Have you ever sat down to think over what the concept of taking a vacation means? Apparently, two out of every three employees have not, since that’s the number that opt to continue working while on vacation.
The stat comes from job search site Glassdoor, and as their recent blog post explains, that number has been on the rise for several years.
The Stats
Here’s how Glassdoor framed the news:
“Despite taking PTO or vacation days, 2 in 3 Americans (66 percent) today report working when they do take vacation compared to three years ago (61 percent). The study also revealed that the average U.S. employee (of those who receive vacation/paid time off) has only taken about half (54 percent) of his or her eligible vacation time/paid time off in the past 12 months.”
It’s probably not a coincidence that work stress is also on the rise: 60 percent of U.S. workers say that their work-related pressure has increased in the last five years, according to a survey from earlier this year.
To be fair, the problem isn’t exactly the workers themselves: It’s the environment and the employers that surround them.
The Solution?
In order to stop the vacation work, we need to collectively agree to stop bothering people who should be on vacation. As the Glassdoor study proves, we have a long way to come:
“29 percent of survey respondents said they had been contacted by a co-worker while on vacation, and 25 percent said that they had been contacted by their boss.”
And given the economic shift of job automation squeezing the middle class workforce into increasingly more limited job options, America’s unique focus on overwork probably won’t get much better in the future.

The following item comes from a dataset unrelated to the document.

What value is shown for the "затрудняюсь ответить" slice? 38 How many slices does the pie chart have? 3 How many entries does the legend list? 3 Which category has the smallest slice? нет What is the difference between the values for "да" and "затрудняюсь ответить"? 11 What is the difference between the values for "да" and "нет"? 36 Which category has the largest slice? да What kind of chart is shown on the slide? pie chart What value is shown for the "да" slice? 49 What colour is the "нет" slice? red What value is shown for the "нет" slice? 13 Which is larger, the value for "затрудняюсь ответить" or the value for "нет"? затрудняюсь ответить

Elon Musk’s crazy Universal Basic Income idea is looking less crazy now.
Maybe it’s time to check in on how Y Combinator’s pilot program for UBI is working out: Announced almost exactly a year ago, the experiment plans to run for five years in order to determine if an allotted basic income can sustainably allow indiviuals to live and work in better conditions than they currently do. It runs against the traditional values Americans have embraced in the past, but it would be far from the weirdest direction America has turned in the past year. And if functional, it would cut down on the overwork that drives two out of three employees to crack open their laptop while suntanning on the beach.